1. The Complaint in this action states that Gennady was forced to resign in November 2012 after the fraudulent transactions were discovered. (Compl. ¶ 47.) The complaint in the 2013 action, however, provides that Gennady's resignation was the result of the misappropriation of other funds and was effective on October 31, 2012, and prior to the discovery of the improper credit card payments. See Compl. ¶ 39, 2013 Action. Therefore, the Court need not accept as true Plaintiffs' allegation that Gennady resigned due to the discovery of the fraudulent credit card transactions. See Mullis v. United States Bankr. Ct., 828 F.2d 1385, 1388 (9th Cir. 1987).
2. As discussed below, the Court need not interpret the terms of the Settlement Agreement to resolve the instant motion. See discussion infra Part III.B.
3. At the hearing, Plaintiffs, in addition to providing an inaccurate citation, erroneously stated that the parties cited to this case in their moving papers. They did not.
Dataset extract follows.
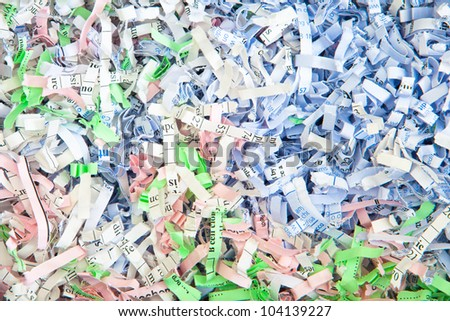 Detailed background image of colorful shredded paper - stock photo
4. The Court notes that the Ninth Circuit's holding in ITT Rayonier is unfavorable to Plaintiffs' position, as the court found that privity existed between the Washington Department of Energy (DOE) and the U.S. Environmental Protection Agency (EPA), such that the EPA was estopped from litigating the same issue against ITT Rayonier in federal court that DOE had previously litigated in state court. 627 F.2d at 998.